Experience - The Prodigy (XL Records, 1993) were not faceless, but you had to flip the LP cover to see these guys. I’m assuming the strategy for music labels back then was to not spend tons of money on photo shoots, because this music and scene was still relatively new and often a gamble. In 1992, these guys wore baggy pants and looked like how ravers did at this time (whenever journalists did report about the scene). This will change later on, as the English rave scene fades away and stagnantly splits into several different sub-culture movements for the remainder of the 1990s. Instead of following the current musical fads, these guys dig deep for inspiration and will look back at 1970s punk culture for their Fat Of The Land album. Experience is the pinnacle of UK breakbeat (aka UK hardcore) and it never gets enough praise (at the very same stance).

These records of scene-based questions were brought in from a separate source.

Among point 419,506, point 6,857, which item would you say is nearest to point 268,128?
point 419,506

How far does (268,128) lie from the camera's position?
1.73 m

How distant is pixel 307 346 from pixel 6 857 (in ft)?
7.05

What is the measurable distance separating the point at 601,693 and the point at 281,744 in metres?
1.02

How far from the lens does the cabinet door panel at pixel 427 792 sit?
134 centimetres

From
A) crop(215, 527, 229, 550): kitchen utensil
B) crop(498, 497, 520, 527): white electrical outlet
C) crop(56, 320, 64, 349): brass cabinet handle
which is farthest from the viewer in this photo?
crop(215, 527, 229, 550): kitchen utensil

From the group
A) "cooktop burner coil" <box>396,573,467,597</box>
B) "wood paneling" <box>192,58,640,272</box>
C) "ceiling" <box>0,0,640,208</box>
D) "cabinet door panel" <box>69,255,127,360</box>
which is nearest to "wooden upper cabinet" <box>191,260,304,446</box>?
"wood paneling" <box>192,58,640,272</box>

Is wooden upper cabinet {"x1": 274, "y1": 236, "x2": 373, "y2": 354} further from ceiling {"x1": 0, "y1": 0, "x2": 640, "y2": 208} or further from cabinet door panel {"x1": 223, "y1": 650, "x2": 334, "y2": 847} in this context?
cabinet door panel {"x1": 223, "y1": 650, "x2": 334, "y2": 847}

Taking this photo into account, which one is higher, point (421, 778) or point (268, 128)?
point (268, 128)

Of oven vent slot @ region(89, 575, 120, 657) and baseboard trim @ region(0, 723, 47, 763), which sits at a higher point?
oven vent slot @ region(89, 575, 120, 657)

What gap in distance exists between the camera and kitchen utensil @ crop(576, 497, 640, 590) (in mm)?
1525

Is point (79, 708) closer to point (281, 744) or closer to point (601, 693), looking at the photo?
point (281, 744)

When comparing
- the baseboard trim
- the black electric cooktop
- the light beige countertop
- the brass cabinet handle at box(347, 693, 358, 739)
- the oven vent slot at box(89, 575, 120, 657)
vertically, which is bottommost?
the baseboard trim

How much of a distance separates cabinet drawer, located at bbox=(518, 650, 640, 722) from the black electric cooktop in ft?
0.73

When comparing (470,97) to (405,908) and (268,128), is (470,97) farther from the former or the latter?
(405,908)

Their next album, Music For The Jilted Generation, is even more substantial for its time, while getting even less.
Utd. State 90 - 808 State (Tommy Boy Records, 1990) are to acid house like how The Beatles are to pop music. They need little introduction, due to their seniority. They are veterans and we can thank them for giving us A Guy Called Gerald. Utd. State 90 is not a real album, as the case with Moby’s debut and similar releases at this time. It’s just a compilation. It contains work from their previous album, Ninety and tracks which appears on the Extended Pleasures of Dance EP, some unreleased material and additional US remixes (including an uncredited remix of Pacific State by Frankie Bones and Tommy Musto). It should go without saying, but this is techno at its finest. Pacific State was written with A Guy Called Gerald as an acid house track on Quadrastate, but was remixed into a techno number for this album and Ninety. Just when acid house was about to get redundant, then we had tracks like this, having more of a Detroit techno influence, but channeling deeper into the likes of Miles Davis or Herbie Hancock.